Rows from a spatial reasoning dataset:
** START **

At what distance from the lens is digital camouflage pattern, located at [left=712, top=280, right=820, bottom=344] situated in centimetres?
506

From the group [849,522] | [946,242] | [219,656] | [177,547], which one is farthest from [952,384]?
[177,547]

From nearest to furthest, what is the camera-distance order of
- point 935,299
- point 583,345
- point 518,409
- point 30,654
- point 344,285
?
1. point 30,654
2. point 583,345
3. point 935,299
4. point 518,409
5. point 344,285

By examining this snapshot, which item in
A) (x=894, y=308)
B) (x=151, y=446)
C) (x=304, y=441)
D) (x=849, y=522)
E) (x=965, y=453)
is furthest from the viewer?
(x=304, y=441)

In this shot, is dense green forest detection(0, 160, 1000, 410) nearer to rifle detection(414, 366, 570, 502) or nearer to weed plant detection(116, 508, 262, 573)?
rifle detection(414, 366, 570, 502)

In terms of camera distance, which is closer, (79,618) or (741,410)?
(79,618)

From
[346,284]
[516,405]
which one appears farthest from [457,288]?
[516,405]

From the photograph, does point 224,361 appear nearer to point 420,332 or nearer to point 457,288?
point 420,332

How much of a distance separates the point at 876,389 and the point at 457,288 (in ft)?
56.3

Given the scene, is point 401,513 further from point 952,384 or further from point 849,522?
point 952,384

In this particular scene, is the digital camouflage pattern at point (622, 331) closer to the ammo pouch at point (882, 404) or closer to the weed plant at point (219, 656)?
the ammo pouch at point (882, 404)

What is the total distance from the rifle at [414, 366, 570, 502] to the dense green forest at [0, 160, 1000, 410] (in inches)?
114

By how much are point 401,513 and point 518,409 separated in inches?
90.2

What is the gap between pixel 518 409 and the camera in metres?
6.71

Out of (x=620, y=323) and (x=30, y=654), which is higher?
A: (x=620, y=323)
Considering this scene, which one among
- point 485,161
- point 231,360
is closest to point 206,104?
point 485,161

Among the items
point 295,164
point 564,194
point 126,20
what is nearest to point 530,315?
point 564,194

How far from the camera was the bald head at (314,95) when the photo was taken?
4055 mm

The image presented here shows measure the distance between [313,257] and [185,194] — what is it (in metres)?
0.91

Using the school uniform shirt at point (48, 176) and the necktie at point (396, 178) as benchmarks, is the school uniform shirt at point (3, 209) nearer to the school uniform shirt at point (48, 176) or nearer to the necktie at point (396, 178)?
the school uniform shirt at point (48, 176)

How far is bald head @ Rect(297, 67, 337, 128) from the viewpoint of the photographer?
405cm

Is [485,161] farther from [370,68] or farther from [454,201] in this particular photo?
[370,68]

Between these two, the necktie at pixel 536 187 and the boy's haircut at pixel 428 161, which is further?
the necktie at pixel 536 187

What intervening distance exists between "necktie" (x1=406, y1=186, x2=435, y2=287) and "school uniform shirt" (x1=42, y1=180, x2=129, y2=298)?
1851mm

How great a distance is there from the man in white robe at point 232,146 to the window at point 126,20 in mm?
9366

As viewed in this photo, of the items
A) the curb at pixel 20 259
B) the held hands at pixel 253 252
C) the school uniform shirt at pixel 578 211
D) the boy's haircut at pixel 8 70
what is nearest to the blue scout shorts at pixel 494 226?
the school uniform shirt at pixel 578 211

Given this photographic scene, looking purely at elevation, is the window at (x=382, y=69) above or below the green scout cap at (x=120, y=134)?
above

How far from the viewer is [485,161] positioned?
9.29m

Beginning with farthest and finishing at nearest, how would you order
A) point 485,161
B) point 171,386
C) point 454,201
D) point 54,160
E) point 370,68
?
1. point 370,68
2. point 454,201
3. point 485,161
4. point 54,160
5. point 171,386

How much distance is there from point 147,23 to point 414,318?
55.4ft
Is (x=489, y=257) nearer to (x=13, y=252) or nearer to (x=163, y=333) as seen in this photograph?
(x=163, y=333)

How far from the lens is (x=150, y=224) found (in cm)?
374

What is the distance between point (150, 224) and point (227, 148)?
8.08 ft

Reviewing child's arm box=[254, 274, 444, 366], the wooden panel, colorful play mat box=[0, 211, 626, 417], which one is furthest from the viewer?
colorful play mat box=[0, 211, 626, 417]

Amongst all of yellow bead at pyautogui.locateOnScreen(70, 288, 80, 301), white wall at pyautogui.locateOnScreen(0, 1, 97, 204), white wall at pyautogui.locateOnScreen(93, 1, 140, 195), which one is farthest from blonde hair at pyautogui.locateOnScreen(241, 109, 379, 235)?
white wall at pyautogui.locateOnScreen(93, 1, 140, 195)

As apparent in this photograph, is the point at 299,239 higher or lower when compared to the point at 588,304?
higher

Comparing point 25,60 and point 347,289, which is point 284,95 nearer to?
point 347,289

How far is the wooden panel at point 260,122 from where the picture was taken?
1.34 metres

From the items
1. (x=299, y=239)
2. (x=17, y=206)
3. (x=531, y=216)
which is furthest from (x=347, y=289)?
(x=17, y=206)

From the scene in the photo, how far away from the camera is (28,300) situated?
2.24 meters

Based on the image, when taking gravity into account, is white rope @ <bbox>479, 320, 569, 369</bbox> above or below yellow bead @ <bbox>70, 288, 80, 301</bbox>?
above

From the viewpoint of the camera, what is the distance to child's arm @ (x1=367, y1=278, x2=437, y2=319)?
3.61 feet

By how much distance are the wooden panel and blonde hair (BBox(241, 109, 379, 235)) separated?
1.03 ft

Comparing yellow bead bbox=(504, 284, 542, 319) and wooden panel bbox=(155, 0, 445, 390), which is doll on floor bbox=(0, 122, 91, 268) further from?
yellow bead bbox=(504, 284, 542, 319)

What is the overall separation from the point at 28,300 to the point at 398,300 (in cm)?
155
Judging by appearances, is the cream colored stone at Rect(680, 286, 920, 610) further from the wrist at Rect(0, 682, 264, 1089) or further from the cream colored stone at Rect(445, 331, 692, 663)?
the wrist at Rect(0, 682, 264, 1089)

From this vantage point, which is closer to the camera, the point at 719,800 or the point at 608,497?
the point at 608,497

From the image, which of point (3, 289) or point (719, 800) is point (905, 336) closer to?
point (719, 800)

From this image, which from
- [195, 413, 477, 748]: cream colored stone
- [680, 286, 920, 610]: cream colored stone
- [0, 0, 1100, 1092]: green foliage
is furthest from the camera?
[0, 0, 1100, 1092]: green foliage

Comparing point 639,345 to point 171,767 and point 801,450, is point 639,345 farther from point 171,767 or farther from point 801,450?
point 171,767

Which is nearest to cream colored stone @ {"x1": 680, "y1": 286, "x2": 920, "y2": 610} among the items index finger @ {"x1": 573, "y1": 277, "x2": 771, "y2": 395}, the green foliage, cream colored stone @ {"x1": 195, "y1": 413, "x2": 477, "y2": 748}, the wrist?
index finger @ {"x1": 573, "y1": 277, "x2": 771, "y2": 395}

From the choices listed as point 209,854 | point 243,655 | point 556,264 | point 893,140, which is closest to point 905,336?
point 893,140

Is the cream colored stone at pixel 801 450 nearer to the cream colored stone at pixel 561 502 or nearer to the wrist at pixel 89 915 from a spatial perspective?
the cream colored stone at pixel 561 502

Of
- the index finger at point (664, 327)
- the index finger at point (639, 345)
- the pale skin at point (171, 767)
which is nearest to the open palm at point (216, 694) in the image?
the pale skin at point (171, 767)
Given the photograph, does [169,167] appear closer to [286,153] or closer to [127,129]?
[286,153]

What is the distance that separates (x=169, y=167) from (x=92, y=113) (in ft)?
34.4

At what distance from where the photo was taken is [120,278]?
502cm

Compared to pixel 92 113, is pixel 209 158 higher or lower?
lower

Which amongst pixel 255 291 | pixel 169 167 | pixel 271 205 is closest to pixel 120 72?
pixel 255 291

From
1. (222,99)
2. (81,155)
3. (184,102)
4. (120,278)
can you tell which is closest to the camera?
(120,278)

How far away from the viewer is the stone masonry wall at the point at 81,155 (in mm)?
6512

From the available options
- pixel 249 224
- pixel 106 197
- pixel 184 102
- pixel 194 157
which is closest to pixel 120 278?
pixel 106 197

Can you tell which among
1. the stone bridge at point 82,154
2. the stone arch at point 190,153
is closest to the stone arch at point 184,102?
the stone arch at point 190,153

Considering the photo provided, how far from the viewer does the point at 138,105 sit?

** END **

> [Instructions to follow]: Locate each line in the rows above that contains the word "shirt" and copy it out in full. Case counts.

> [Exercise solution]:
Using the school uniform shirt at point (48, 176) and the necktie at point (396, 178) as benchmarks, is the school uniform shirt at point (3, 209) nearer to the school uniform shirt at point (48, 176) or nearer to the necktie at point (396, 178)?
the school uniform shirt at point (48, 176)
What intervening distance exists between "necktie" (x1=406, y1=186, x2=435, y2=287) and "school uniform shirt" (x1=42, y1=180, x2=129, y2=298)?
C) the school uniform shirt at pixel 578 211
the school uniform shirt at pixel 578 211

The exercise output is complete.